Many of these boutique restaurants are appearing in what has been (appropriately) dubbed the Valencia Culinary Corridor, and none of them is a better example of the nature and potential of this phenomenon than Range. I’ve now eaten several meals at there, and I’ve enjoyed them enough to be able to say without reservation that Range is probably my favorite new restaurant to open in the city in the last year or two.

A venture between the husband and wife team of Phil and Cameron West, Range offers diners a compact menu of California-inspired American dishes in an understated, yet impeccably hip atmosphere. Range took over a small space near a public park and recreation center which used to play home to a tapas bar of some sort, which I have dim memories of wandering into at some point in the last ten years, but beyond that, little recollection of what used to be there. I do remember enough to have been shocked the first time I walked into Range, so total was the transformation of the space.

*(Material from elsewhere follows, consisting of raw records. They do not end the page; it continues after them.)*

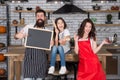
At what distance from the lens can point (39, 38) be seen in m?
4.13

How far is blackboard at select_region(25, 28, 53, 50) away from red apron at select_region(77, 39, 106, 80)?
0.46m

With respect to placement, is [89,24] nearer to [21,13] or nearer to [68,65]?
[68,65]

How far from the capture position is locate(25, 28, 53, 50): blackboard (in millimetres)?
4027

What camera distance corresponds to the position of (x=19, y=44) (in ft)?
23.4

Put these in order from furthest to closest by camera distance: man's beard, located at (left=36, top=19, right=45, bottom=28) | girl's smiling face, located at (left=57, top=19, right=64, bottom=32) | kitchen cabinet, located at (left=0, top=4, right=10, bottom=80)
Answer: kitchen cabinet, located at (left=0, top=4, right=10, bottom=80) < girl's smiling face, located at (left=57, top=19, right=64, bottom=32) < man's beard, located at (left=36, top=19, right=45, bottom=28)

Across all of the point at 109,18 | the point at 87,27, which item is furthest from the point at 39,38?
the point at 109,18

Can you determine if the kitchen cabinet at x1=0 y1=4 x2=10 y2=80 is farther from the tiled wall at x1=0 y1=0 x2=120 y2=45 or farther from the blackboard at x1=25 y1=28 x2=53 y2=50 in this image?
the blackboard at x1=25 y1=28 x2=53 y2=50

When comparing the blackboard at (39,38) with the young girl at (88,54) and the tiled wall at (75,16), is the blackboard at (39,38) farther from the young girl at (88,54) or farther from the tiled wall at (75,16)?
the tiled wall at (75,16)

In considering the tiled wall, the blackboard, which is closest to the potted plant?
the tiled wall

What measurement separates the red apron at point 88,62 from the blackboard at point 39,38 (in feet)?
1.52

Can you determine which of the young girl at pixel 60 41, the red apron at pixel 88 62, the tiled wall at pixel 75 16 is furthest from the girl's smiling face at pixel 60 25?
the tiled wall at pixel 75 16

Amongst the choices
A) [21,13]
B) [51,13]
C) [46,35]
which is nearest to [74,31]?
[51,13]

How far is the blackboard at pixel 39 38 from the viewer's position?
159 inches

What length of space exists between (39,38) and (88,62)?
0.77 meters
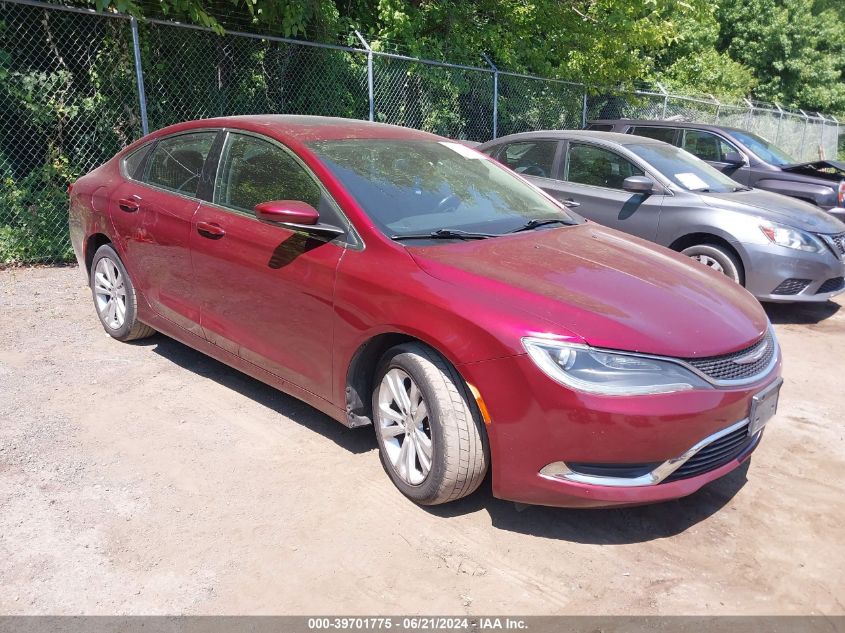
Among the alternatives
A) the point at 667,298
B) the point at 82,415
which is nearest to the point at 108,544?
the point at 82,415

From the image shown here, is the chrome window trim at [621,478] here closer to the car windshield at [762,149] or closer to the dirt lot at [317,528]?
the dirt lot at [317,528]

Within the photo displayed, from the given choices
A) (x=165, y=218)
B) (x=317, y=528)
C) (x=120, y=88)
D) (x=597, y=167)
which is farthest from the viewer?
(x=120, y=88)

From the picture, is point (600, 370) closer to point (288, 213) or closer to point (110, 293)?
point (288, 213)

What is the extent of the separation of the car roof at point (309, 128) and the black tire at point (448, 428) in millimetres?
1510

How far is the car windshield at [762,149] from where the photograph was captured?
998 centimetres

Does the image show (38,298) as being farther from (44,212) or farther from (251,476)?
(251,476)

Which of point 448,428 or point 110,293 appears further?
point 110,293

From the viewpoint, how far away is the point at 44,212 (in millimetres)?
7344

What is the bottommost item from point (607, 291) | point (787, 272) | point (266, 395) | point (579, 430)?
point (266, 395)

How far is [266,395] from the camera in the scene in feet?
14.6

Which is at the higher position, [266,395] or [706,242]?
[706,242]

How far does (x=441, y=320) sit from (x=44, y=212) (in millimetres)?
5913

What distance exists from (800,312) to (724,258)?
124 cm

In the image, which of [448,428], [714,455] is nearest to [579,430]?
[448,428]
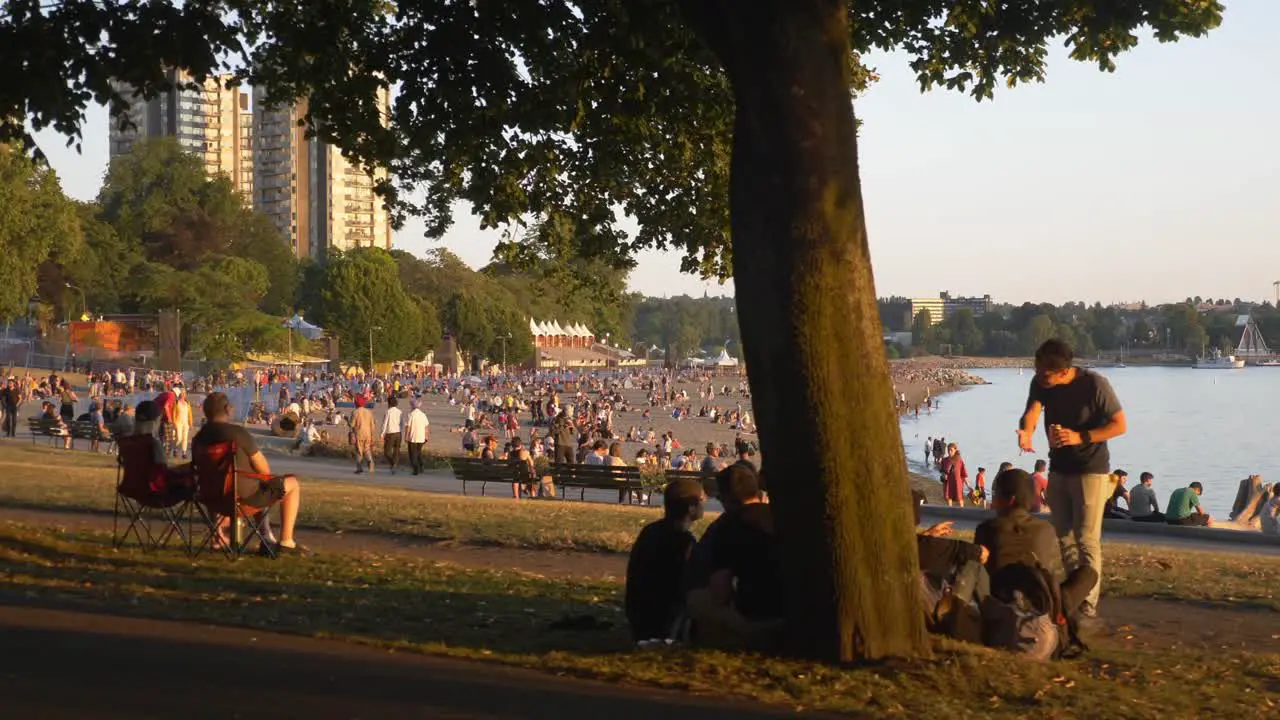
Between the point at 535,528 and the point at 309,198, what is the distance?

The architectural and interior details are masterfully done (mostly by the proprietors) in a combination of clean industrial lines mixed with beautiful mid-century modern American touches. These small elements, from the 50’s futurist wall sconces to the glowing stars in the poured concrete bar, to the refurbished and repurposed blood bank which serves as a bar refrigerator, combine to create an atmosphere that both aspires to clear aesthetics but also manages to not take itself so seriously. Blurry photographs, narrow mirrors ringing the dining room, nice use of uplighting behind banquettes, and liberal use of candles and halogen spots make the space come alive with atmosphere. The dark chocolate wood accents against the soothing green walls balance the liveliness of the space with a bit of tranqulity. At least from a visual perspective.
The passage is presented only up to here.